DOCUMENT EXCERPT:
↓↓↓

In total Barkley saw only 36 snaps while he was lined up as a receiver away from the backfield and only caught three passes for 47 yards in those positions. Barkley’s average depth per reception was a negative 0.7 yards behind the LOS, demonstrating exactly how he was underutilized during his rookie year and just how much room for growth he has as a receiver.
Had Barkley’s average depth per reception simply been equal to the LOS just that small differential would amount to him moving from fourth to second in receiving yards for all running backs. When you combine that fact with the Beckham trade and the expanded use of Barkley in the passing game, it allows for a vast amount of improvement for the upcoming season.
When Beckham was lost to injury for the final four games of last season conventional wisdom would sway you to think that the way Barkley was used as a receiver would have evolved, which was true in some measurements but false in others. Instead of catching swing passes behind the LOS, he was used as more of an option to attack defenses, not just as a check down.
Over the final four games of the season, Barkley was targeted 28 times. Out of those 28 targets seven of them sought to get the ball to Barkley in space, away from defenders to take full advantage of his immense skill set as a receiver. In average during the final four games, Barkley caught the ball either at the LOS or within five yards of it, a massive improvement over his season average of negative 0.7 yards behind it.

↑↑↑

RECORDED INFORMATION:
↓↓↓

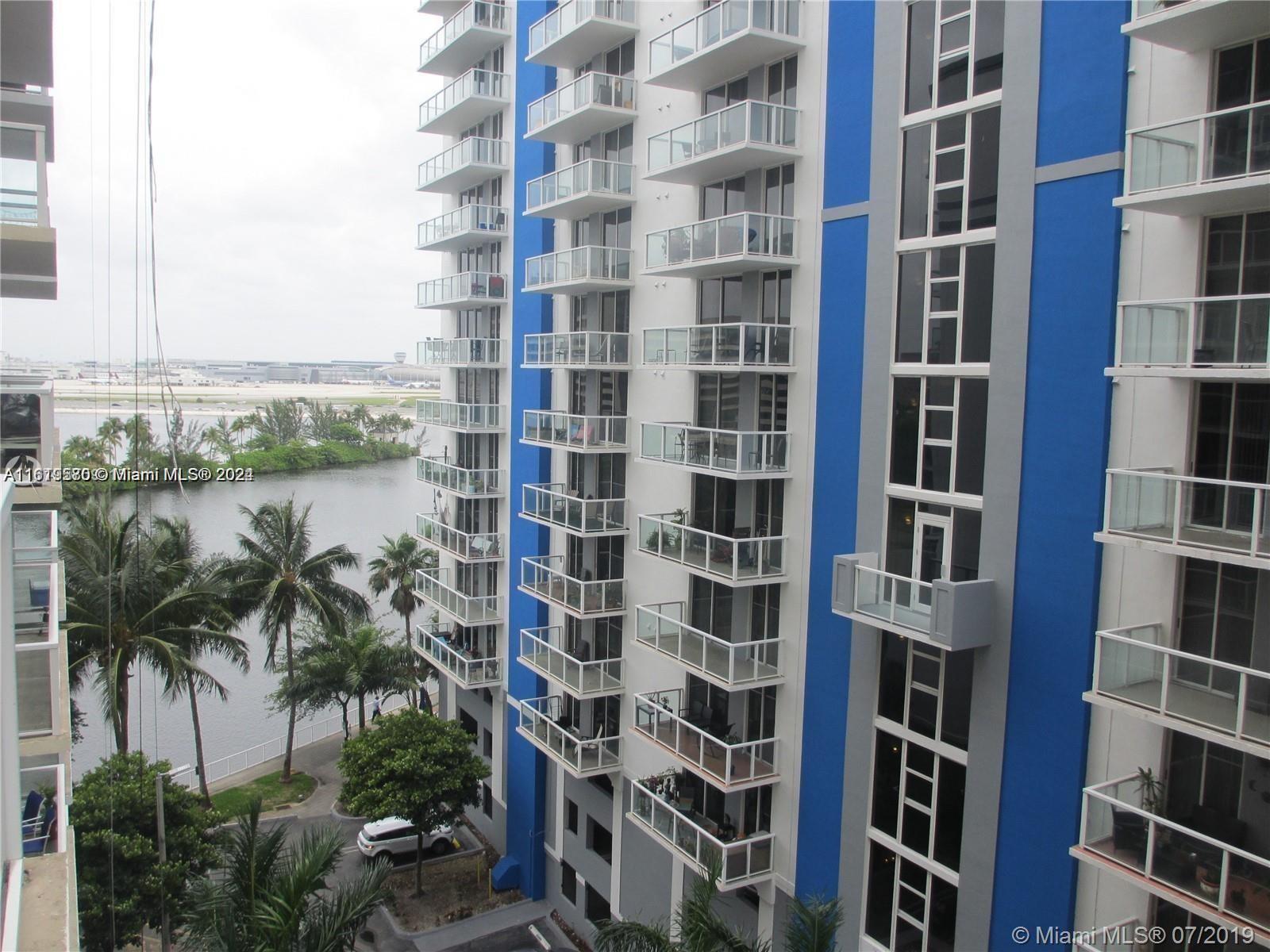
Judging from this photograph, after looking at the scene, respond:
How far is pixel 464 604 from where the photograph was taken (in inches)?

↑↑↑

REQUIRED TASK:
Go on with the passage about Barkley's usage as a receiver, starting after its final sentence. The listing stands apart from the Barkley receiving text and is not connected to it.

WRITTEN RESPONSE:
During the latter half of the season, the Giants showed a renewed effort to get the ball to Barkley as a receiver in more dynamic ways. He ran routes that took him upfield more than the start of the season and had more pre-snap movement to create mismatches with defenders. That being said, Barkley still made a majority of his receptions near the LOS and was not the beneficiary of complex play design or blocking schemes in the passing game to make the most of his abilities.
He was still required to do most, if not all of the work on his own. With the shifts in the offense during this past off-season, I would expect a continued and renewed effort to use Barkley as a true attacking option upfield, increased complexity in play design combined with better blocking after the catch, and more complex route trees.
This alone has the capability to create added value and production to a player who already broke and set so many records as a rookie. In the below video you can see what Barkley is capable of when he has blockers out in front to clear the way:
The sheer number of targets Barkley was the beneficiary of also allow for continued success if duplicated in the upcoming season. As a rookie, Barkley was only one of four running backs that saw over 100 targets in the passing game. Since the 2016 season, there have only been a handful of running backs who saw such a high volume of involvement in the passing game.
It’s possible that Barkley may see a regression in terms of overall targets during the upcoming season. It’s also just as possible for him to achieve more with less if he is put in better positions when being used as a receiver.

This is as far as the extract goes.